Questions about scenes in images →
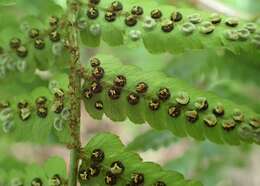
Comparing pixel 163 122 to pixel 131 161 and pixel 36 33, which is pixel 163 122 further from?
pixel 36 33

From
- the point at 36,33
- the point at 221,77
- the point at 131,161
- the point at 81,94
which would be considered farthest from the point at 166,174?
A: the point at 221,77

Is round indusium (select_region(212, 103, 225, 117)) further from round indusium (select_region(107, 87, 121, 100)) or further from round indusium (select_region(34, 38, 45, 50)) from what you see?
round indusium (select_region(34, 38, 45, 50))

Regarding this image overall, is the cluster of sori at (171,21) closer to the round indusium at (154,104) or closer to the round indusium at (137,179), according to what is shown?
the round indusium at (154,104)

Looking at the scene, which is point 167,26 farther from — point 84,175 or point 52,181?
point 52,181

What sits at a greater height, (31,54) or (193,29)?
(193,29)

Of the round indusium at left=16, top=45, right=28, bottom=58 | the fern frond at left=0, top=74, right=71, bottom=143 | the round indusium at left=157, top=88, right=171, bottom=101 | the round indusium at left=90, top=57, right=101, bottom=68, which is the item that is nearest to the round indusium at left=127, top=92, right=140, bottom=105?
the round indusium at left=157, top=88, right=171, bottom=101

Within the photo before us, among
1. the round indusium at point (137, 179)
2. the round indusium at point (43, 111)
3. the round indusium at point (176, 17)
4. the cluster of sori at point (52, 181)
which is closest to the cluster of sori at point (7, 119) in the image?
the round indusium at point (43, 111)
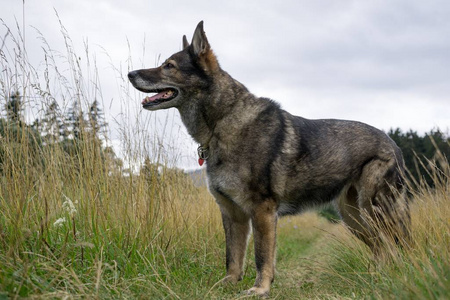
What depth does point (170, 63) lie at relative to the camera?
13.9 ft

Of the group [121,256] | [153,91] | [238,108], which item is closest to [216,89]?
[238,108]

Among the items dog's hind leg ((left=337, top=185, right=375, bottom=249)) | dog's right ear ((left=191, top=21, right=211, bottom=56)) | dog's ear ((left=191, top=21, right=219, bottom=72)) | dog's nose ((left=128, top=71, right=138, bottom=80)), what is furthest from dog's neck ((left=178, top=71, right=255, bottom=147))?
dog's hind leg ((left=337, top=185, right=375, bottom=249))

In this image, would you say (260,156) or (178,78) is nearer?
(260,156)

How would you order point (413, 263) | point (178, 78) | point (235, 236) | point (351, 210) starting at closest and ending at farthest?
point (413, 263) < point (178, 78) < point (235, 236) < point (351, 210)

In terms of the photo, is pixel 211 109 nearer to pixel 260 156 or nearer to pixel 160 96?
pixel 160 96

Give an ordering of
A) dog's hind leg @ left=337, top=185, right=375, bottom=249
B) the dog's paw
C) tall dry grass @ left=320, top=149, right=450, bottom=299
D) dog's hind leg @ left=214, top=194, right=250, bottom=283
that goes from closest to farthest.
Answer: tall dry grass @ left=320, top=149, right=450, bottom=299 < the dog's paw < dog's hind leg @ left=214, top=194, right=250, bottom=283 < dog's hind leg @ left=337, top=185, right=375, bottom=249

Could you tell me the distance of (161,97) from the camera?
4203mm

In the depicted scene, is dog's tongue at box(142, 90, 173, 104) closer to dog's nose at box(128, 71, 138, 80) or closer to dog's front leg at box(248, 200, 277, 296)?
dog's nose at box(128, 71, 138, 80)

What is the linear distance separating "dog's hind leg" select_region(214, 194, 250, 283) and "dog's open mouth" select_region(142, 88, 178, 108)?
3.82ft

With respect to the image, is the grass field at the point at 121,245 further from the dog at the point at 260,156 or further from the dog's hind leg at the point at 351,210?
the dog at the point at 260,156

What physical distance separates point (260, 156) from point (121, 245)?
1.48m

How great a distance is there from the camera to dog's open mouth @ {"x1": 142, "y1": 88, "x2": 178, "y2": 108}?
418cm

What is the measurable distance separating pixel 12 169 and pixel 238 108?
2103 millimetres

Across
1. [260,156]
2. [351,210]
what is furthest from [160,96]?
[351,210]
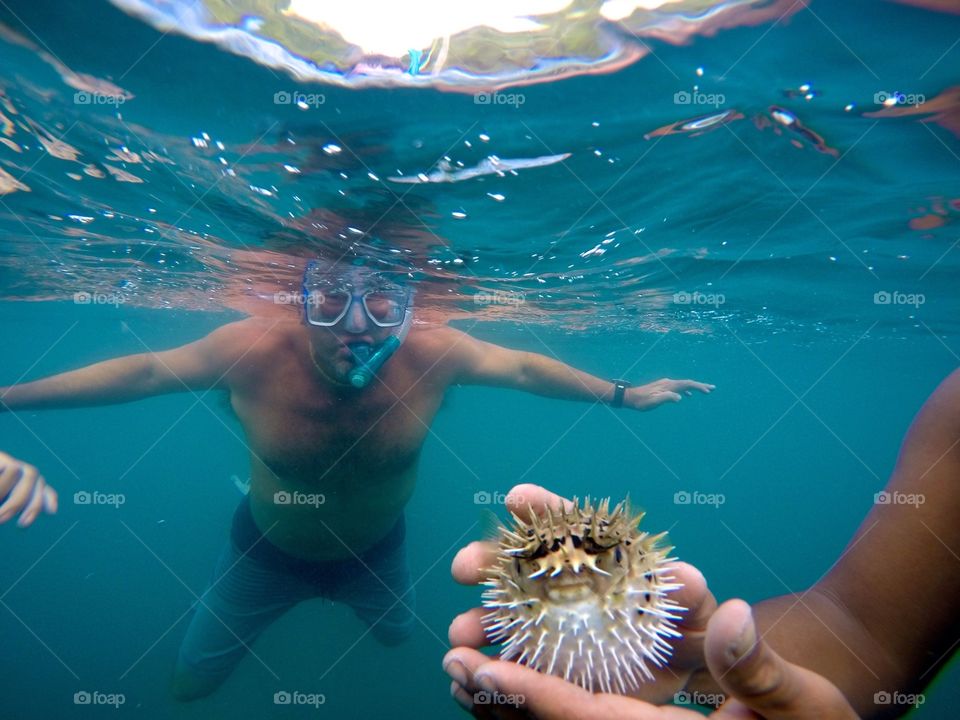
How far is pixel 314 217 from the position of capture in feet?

Instruction →
Turn the listing above into a numbered list with the blank lines removed, and leave the pictures out.

Response to the exercise →
1. Comparing pixel 163 122 to pixel 131 161 and pixel 36 33, which is pixel 163 122 further from?
2. pixel 36 33
3. From
4. - the point at 36,33
5. - the point at 221,77
6. - the point at 131,161
7. - the point at 81,94
8. which would be considered farthest from the point at 166,174?
9. A: the point at 221,77
10. Is round indusium (select_region(212, 103, 225, 117)) further from round indusium (select_region(107, 87, 121, 100)) or further from round indusium (select_region(34, 38, 45, 50)) from what you see?
11. round indusium (select_region(34, 38, 45, 50))
12. Regarding this image overall, is the cluster of sori at (171,21) closer to the round indusium at (154,104) or closer to the round indusium at (137,179), according to what is shown?
13. the round indusium at (154,104)
14. Looking at the scene, which is point 167,26 farther from — point 84,175 or point 52,181?
15. point 52,181
16. What sits at a greater height, (31,54) or (193,29)?
17. (193,29)
18. Of the round indusium at left=16, top=45, right=28, bottom=58 | the fern frond at left=0, top=74, right=71, bottom=143 | the round indusium at left=157, top=88, right=171, bottom=101 | the round indusium at left=90, top=57, right=101, bottom=68, which is the item that is nearest to the round indusium at left=127, top=92, right=140, bottom=105?
19. the round indusium at left=157, top=88, right=171, bottom=101
20. Within the photo before us, among
21. 1. the round indusium at point (137, 179)
22. 2. the round indusium at point (43, 111)
23. 3. the round indusium at point (176, 17)
24. 4. the cluster of sori at point (52, 181)
25. which is closest to the cluster of sori at point (7, 119) in the image?
26. the round indusium at point (43, 111)
27. What depth does point (170, 63) lie at relative to the camera?
28. 13.9 ft
29. Of the group [121,256] | [153,91] | [238,108], which item is closest to [216,89]?
30. [238,108]
31. Among the items dog's hind leg ((left=337, top=185, right=375, bottom=249)) | dog's right ear ((left=191, top=21, right=211, bottom=56)) | dog's ear ((left=191, top=21, right=219, bottom=72)) | dog's nose ((left=128, top=71, right=138, bottom=80)), what is furthest from dog's neck ((left=178, top=71, right=255, bottom=147))?
32. dog's hind leg ((left=337, top=185, right=375, bottom=249))
33. In this image, would you say (260,156) or (178,78) is nearer?
34. (260,156)
35. How would you order point (413, 263) | point (178, 78) | point (235, 236) | point (351, 210) starting at closest and ending at farthest?
36. point (413, 263) < point (178, 78) < point (235, 236) < point (351, 210)
37. In terms of the photo, is pixel 211 109 nearer to pixel 260 156 or nearer to pixel 160 96?
38. pixel 160 96
39. Give an ordering of
40. A) dog's hind leg @ left=337, top=185, right=375, bottom=249
41. B) the dog's paw
42. C) tall dry grass @ left=320, top=149, right=450, bottom=299
43. D) dog's hind leg @ left=214, top=194, right=250, bottom=283
44. that goes from closest to farthest.
45. Answer: tall dry grass @ left=320, top=149, right=450, bottom=299 < the dog's paw < dog's hind leg @ left=214, top=194, right=250, bottom=283 < dog's hind leg @ left=337, top=185, right=375, bottom=249
46. Could you tell me the distance of (161,97) from the camera?
47. 4203mm
48. In the depicted scene, is dog's tongue at box(142, 90, 173, 104) closer to dog's nose at box(128, 71, 138, 80) or closer to dog's front leg at box(248, 200, 277, 296)?
49. dog's nose at box(128, 71, 138, 80)
50. What is the linear distance separating "dog's hind leg" select_region(214, 194, 250, 283) and "dog's open mouth" select_region(142, 88, 178, 108)?
51. 3.82ft
52. With respect to the image, is the grass field at the point at 121,245 further from the dog at the point at 260,156 or further from the dog's hind leg at the point at 351,210?
53. the dog at the point at 260,156
54. What physical distance separates point (260, 156) from point (121, 245)?
55. 1.48m
56. How great a distance is there from the camera to dog's open mouth @ {"x1": 142, "y1": 88, "x2": 178, "y2": 108}?
57. 418cm
58. What is the measurable distance separating pixel 12 169 and pixel 238 108?
59. 2103 millimetres
60. Across
61. 1. [260,156]
62. 2. [351,210]
63. what is furthest from [160,96]?
64. [351,210]
65. How far is pixel 314 217 from the position of capture in feet?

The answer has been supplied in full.